Piotr Kupka (trener Sokoła): W końcu udało nam się wygrać w Łowiczu. Dawno nie smakowaliśmy zwycięstwa na tym terenie. Jesteśmy bardzo zadowoleni. Nie jedna drużyna straci tu punkty, my wywozimy trzy. Mecz zmieniał się jak w kalejdoskopie. Było wiele zwrotów akcji i bramek. Pierwsza połowa była zdecydowanie dla nas, druga zaś dla Pelikana. Przewagę, którą sobie wypracowaliśmy, dowieźliśmy do końca, chociaż w drugiej połowie mieliśmy trzy stuprocentowe sytuacje, aby uspokoić ten mecz.

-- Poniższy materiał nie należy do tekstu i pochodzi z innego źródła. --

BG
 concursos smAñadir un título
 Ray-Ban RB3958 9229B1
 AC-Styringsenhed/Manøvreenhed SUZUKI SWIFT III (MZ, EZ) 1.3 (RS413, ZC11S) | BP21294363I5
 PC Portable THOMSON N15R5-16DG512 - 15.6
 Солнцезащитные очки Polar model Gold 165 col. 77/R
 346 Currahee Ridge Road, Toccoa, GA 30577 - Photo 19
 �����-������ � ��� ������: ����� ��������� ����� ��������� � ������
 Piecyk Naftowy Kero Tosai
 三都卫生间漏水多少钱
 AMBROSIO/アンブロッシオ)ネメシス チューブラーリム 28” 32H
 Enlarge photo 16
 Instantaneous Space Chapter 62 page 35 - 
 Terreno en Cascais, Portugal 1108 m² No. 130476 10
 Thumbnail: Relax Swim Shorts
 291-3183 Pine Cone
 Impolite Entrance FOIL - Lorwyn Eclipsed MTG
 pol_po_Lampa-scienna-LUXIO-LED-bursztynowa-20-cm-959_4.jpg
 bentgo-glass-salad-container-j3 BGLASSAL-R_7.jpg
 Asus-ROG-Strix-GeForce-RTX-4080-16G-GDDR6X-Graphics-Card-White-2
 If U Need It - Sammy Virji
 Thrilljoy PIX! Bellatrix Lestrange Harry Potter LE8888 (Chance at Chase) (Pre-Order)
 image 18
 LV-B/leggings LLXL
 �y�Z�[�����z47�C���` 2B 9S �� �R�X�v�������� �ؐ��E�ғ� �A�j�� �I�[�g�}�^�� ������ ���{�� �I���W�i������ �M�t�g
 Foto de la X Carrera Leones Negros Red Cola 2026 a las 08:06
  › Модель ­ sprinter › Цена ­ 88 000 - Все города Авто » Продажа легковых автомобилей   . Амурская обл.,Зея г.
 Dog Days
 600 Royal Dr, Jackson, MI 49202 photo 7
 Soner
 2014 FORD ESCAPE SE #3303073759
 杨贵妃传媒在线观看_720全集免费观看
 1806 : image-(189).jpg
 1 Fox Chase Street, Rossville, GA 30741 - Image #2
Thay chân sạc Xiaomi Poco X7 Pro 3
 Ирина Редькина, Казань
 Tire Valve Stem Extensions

Nerwówka była jednak do samego końca. Ciekaw jestem bardzo tej drugiej bramki dla Pelikana. Myślę, że nasz bramkarz był bardzo sponiewierany przez zawodnika Pelikana. Sędzia to puścił, padła bramka. Udało nam się jednak wygrać. Wszyscy zawodnicy dali z siebie maxa, mimo, że ostatnio graliśmy trudny mecz z Widzewem. Zespół wytrzymał motorycznie i grając w dziesiątkę przez dwadzieścia parę minut potrafiliśmy ten wynik utrzymać.
Marcin Płuska (trener Pelikana): Gratulujemy zwycięstwa. Jeśli chodzi o przebieg meczu, to sami jesteśmy sobie winni tej porażki. Wiedzieliśmy, jak stałe fragmenty rozgrywa Sokół, a mimo to straciliśmy bramkę po pierwszym z nich. Wiedzieliśmy jak będzie on wyglądał, a zabrakło nam determinacji, aby wybić piłkę. Co do drugiego gola, staraliśmy się zamykać rywali lewą stroną, gdyż w tym sektorze boiska Sokół tworzył sobie większe zagrożenie. Póki to robiliśmy, to udawało nam się wygrywać te pojedynki. Pierwszy raz poszła piłka lewą stroną i od razu dostaliśmy bramkę. Po raz kolejny tracimy gole w bardzo głupi sposób. Wydaje mi się, że mieliśmy więcej klarownych sytuacji do zdobycia bramki, ale najważniejsza jest ta statystyka zdobytych goli, a w niej lepszy był Sokół. W drugiej połowie, więcej dominowaliśmy, gdyż rywale grali jednego mniej. Zabrakło nam ostatniego podania, aby wyrównać stan meczu. Po dwóch zwycięstwach przyszła porażka, musimy to wziąć na klatę i zrobić wszystko, aby się podnieść w następnym meczu z Polonią.